Ancienne conseillère à la Maison-Blanche, banquière d’investissement et proche de Donald Trump, Dina Powell McCormick incarne un profil hybride rarement propulsé au sommet d’un géant technologique. Sa nomination à la présidence de Meta marque une étape clé pour le groupe de Mark Zuckerberg, engagé dans une course mondiale aux capacités industrielles en intelligence artificielle.

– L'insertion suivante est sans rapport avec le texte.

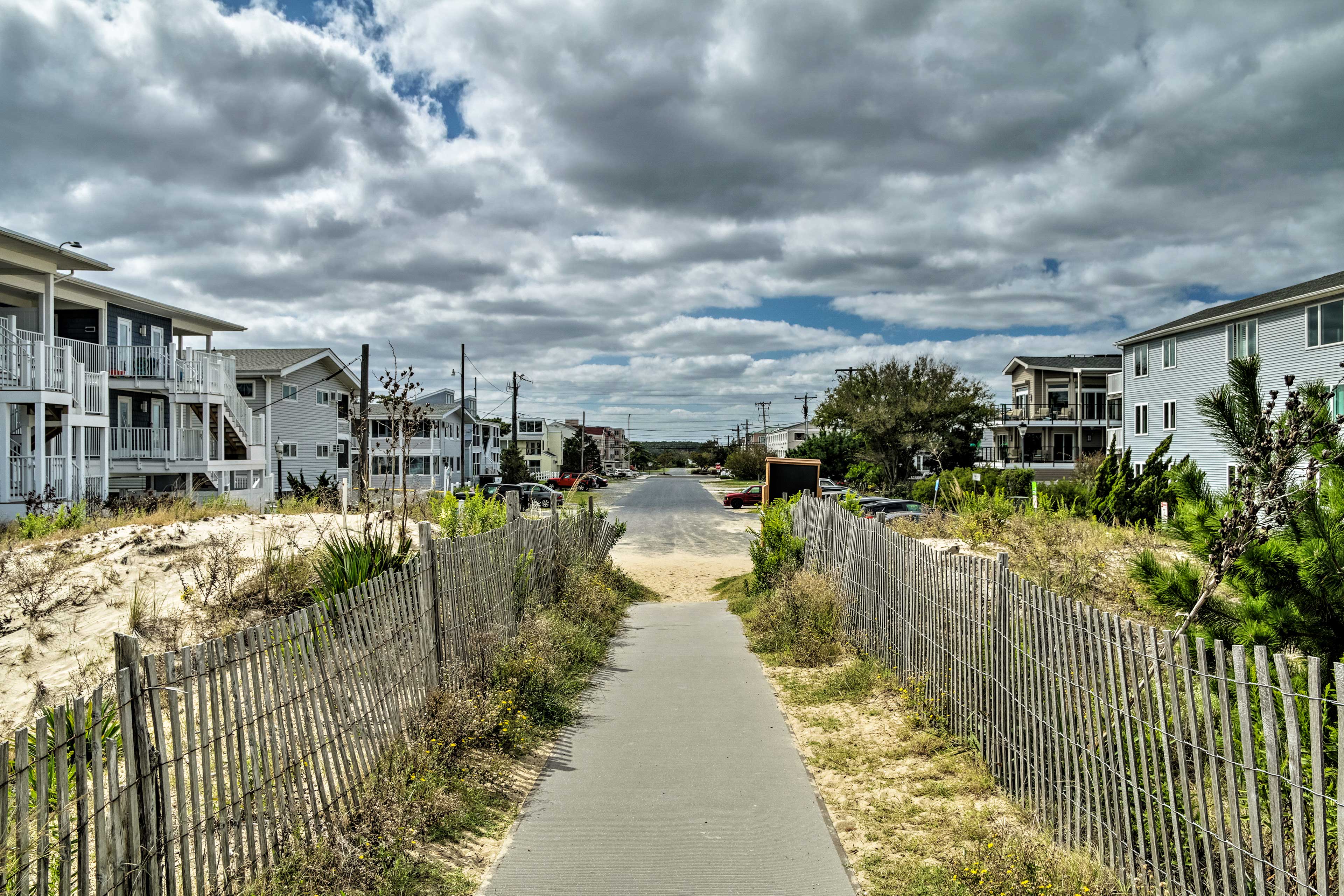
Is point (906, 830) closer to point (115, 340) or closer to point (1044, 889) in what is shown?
point (1044, 889)

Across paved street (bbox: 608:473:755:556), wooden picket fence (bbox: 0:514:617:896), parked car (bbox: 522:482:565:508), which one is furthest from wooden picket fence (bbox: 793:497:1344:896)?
parked car (bbox: 522:482:565:508)

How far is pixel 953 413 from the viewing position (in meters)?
44.6

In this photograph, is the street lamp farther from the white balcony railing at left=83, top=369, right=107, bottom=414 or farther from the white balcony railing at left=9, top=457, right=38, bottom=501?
the white balcony railing at left=9, top=457, right=38, bottom=501

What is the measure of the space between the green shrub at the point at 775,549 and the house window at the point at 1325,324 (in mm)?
21114

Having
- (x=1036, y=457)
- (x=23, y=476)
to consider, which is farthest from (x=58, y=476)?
(x=1036, y=457)

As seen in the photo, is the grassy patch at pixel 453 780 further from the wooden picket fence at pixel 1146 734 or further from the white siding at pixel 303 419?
the white siding at pixel 303 419

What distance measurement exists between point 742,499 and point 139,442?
30588 millimetres

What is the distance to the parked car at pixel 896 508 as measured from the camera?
25.9 m

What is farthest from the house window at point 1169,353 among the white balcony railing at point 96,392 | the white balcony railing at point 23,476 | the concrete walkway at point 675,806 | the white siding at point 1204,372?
the white balcony railing at point 23,476

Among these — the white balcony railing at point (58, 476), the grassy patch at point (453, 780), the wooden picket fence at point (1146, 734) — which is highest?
the white balcony railing at point (58, 476)

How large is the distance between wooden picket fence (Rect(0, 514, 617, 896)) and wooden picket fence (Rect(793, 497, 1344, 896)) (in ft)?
13.7

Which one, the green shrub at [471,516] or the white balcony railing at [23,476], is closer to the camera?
the green shrub at [471,516]

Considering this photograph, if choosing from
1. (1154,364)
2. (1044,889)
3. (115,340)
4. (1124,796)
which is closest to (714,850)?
(1044,889)

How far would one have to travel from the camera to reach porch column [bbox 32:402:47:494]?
18562 millimetres
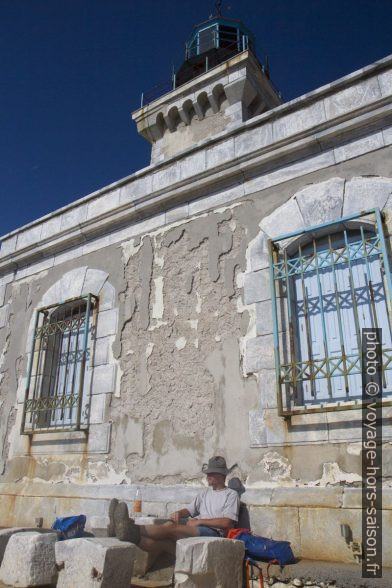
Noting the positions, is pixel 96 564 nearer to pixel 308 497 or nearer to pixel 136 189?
pixel 308 497

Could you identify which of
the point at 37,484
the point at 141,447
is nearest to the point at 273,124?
the point at 141,447

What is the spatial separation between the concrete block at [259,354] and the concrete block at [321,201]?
118 centimetres

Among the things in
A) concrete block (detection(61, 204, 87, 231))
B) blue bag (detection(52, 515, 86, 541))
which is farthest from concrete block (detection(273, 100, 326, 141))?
blue bag (detection(52, 515, 86, 541))

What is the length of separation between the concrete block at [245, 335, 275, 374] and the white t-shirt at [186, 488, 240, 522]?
1055mm

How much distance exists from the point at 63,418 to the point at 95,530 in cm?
192

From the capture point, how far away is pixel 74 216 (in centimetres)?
644

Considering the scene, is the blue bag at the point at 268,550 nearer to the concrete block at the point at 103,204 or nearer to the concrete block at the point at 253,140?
the concrete block at the point at 253,140

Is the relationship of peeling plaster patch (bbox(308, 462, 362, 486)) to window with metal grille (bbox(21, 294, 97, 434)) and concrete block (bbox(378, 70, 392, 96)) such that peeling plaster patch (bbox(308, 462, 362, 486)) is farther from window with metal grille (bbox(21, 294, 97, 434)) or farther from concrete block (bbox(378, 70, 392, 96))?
concrete block (bbox(378, 70, 392, 96))

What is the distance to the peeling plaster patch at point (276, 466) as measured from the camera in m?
3.74

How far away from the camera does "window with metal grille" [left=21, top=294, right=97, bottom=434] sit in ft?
17.9

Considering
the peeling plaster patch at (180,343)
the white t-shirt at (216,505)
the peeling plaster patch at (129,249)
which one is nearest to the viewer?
the white t-shirt at (216,505)

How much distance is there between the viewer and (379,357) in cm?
364

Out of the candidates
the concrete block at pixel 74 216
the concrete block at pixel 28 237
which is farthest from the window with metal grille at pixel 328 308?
the concrete block at pixel 28 237

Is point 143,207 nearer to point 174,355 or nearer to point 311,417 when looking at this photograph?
point 174,355
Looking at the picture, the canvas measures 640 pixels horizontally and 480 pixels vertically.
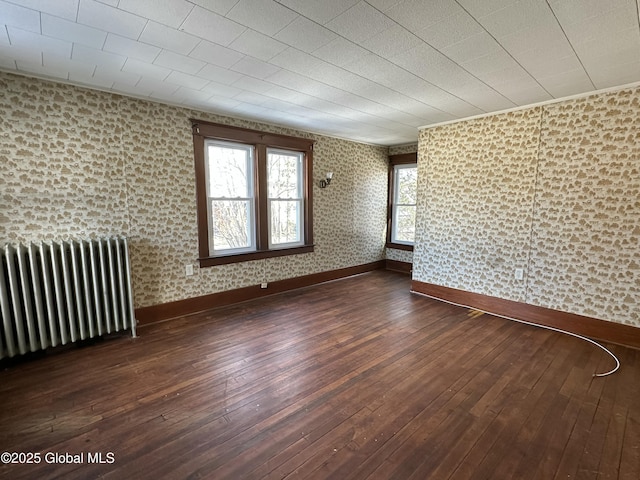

La réaction politique n’a pas tardé aux Etats-Unis. Sur Truth Social, Donald Trump s’est félicité de cette décision, parlant d’« un excellent choix de la part de Mark Z » et saluant une dirigeante « fantastique et très talentueuse, qui a participé au gouvernement Trump avec force et distinction ! ». Un message qui met en lumière la proximité assumée entre la nouvelle présidente de Meta et le président américain.
Une expérience dans les administrations républicaines
Née en Egypte, Dina Powell McCormick a bâti sa carrière au cœur du pouvoir à Washington. Elle a été adjointe du conseiller à la sécurité nationale lors du premier mandat de Donald Trump, avec une responsabilité directe sur les dossiers du Moyen-Orient, après avoir travaillé pour plusieurs élus républicains et pour le parti républicain lui-même. Elle est également l’épouse de Dave McCormick, actuel sénateur républicain de Pennsylvanie.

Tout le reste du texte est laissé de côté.